>> START Reading passage

In creating and tagging corpora, particularly large ones assembled from many sources, many editorial and encoding compromises are necessary. In particular, the kind of detailed text critical attention possible for a smaller literary text may not be judged appropriate. Nevertheless, users of a tagged corpus will not thank the encoder if arbitrary editorial changes have been silently introduced, with no indication of where, or with what regularity. Such corpora can actively mislead the unwary or partially informed user.
A conscientious corpus builder should therefore take care to consider making explicit in the markup at least the following kinds of intervention:
As a simple example of the use of these facilities,consider the following hypothetical case. In transcribing a spoken English text, a word that sounds like `skuzzy' is encountered, which the transcriber does not recognize as one way of pronouncing the common abbreviation `SCSI' (small computer system interface), which is also pronounced as a series of spelled out letters `ess - see - ess - eye.'. The transcriber T1 may simply encode his or her own uncertainty by a tag such as
<unclear extent="two syllables" desc="sounds like skuzzy (if there is such a word)">or even, (if ultra-cautious):
<gap extent="two syllables" cause="unrecognizable word">
Alternatively, where transcription policy is to include as much as possible, the transcriber may allow for the possibility of `skuzzy' as a lexical item. Assuming that the` correct' spelling for this lexical item is in fact `SCSI', the transcriber may tag it in one of the following ways
<sic>skuzzy</sic> <sic corr="SCSI">skuzzy</sic> <corr sic="skuzzy">SCSI</corr> <corr>SCSI</corr>The first of these would be appropriate where no attempt at correction is being made, but the encoder wishes to signal some doubt about the authenticity of the term so tagged. The second would be appropriate where a correction policy has been defined, but the primary focus of the transcription is to present the exactly what the transcriber heard. The third reverses these priorities, and would be appropriate where corrected orthography is of higher priority than authenticity. The last would be appropriate where clearly defined orthographic principles are in existence, and where the original form is of little or no interest.

>> END Reading passage
>> START Data lines

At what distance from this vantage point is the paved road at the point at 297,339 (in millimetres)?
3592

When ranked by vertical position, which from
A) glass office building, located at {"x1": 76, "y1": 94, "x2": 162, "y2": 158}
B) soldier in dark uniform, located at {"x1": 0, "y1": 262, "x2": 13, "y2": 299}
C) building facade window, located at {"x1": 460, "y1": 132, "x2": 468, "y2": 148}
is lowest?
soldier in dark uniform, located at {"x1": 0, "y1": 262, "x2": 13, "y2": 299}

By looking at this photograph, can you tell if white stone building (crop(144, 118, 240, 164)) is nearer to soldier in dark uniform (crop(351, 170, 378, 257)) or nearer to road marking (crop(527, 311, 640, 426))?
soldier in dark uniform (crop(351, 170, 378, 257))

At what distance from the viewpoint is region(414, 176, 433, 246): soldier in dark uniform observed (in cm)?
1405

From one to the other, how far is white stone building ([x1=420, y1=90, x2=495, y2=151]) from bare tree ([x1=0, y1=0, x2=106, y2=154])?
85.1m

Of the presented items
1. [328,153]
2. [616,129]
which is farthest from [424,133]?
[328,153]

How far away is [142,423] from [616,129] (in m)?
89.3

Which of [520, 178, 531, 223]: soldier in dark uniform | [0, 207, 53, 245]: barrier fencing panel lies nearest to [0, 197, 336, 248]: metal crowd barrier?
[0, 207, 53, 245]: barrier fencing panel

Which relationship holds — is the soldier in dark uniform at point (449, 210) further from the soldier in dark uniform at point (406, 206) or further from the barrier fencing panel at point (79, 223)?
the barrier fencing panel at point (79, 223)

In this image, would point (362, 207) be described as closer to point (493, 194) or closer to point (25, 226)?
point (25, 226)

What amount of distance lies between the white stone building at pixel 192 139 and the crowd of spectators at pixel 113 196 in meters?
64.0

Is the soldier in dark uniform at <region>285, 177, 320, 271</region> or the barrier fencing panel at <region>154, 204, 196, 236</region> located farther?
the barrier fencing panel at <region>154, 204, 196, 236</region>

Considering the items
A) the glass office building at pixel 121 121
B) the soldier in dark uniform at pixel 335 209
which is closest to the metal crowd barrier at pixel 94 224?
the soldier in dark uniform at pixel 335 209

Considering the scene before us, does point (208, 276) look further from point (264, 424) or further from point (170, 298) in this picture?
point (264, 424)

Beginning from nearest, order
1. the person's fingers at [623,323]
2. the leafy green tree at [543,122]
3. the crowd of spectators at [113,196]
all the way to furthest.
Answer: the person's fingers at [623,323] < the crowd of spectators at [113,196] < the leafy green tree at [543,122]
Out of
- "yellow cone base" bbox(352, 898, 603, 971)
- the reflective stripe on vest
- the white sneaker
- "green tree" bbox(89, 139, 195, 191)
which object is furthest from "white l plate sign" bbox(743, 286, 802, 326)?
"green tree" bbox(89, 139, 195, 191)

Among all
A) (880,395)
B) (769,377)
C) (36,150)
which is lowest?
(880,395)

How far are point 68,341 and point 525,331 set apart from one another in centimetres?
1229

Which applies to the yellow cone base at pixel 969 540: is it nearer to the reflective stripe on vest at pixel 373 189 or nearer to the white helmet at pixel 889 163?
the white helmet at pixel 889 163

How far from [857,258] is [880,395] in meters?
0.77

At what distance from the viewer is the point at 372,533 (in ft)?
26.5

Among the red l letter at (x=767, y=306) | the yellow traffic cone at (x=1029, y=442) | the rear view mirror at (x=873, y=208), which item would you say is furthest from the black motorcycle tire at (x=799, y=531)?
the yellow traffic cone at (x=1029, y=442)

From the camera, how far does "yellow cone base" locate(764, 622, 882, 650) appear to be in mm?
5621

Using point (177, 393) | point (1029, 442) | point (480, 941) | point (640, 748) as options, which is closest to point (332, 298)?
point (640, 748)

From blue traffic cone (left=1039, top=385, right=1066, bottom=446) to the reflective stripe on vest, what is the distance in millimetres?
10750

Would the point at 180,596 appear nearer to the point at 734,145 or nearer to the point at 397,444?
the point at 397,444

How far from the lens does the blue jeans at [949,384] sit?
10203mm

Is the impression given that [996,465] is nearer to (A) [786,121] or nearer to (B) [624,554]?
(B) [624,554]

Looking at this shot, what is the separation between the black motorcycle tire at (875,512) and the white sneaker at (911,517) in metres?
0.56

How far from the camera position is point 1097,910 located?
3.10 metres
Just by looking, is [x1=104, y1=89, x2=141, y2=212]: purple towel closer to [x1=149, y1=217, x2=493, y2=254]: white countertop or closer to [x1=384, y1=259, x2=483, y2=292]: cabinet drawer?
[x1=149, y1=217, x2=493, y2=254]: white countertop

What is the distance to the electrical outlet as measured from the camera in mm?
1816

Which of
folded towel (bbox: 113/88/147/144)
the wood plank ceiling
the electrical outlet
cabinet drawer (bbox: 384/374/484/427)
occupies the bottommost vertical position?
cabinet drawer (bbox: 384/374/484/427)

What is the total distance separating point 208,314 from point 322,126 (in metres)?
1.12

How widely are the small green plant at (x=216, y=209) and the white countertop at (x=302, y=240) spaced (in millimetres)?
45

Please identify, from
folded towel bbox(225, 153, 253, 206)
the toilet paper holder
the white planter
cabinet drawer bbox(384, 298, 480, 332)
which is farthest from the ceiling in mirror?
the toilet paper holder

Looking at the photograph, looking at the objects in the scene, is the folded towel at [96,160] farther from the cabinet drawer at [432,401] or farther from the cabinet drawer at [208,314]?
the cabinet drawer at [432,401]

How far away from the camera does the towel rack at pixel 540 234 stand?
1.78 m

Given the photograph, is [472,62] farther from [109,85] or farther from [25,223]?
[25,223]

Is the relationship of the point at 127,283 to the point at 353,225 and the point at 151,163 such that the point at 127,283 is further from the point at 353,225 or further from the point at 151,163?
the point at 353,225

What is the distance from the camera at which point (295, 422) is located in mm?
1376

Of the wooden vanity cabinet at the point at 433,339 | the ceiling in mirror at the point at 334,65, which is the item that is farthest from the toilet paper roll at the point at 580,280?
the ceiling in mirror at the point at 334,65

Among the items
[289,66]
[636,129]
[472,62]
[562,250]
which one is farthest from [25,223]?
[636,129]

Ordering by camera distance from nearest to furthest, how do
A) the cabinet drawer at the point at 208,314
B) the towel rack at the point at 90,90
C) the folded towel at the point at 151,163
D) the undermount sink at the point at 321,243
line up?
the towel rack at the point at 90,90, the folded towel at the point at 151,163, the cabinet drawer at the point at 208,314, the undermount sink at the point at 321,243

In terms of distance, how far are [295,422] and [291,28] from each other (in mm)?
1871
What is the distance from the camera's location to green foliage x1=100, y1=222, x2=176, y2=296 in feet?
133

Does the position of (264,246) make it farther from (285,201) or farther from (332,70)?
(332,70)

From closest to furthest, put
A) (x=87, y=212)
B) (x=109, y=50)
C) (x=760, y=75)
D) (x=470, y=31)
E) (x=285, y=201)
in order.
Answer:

>> END Data lines

• **Requirement 1**: List every distinct tag name that appears inside angle brackets in the markup examples of the text on tagging corpora.
• **Requirement 2**:
Answer these from the text on tagging corpora:
(a) What does the abbreviation SCSI stand for?
(b) In the ultra-cautious tag, what value is given for the cause?
(c) Which of the four tagging options suits the case where the original form is of little or no interest?

• **Task response 1**: unclear, gap, sic, corr

• **Task response 2**:
(a) Small computer system interface.
(b) "unrecognizable word"
(c) The last one, <corr>SCSI</corr>.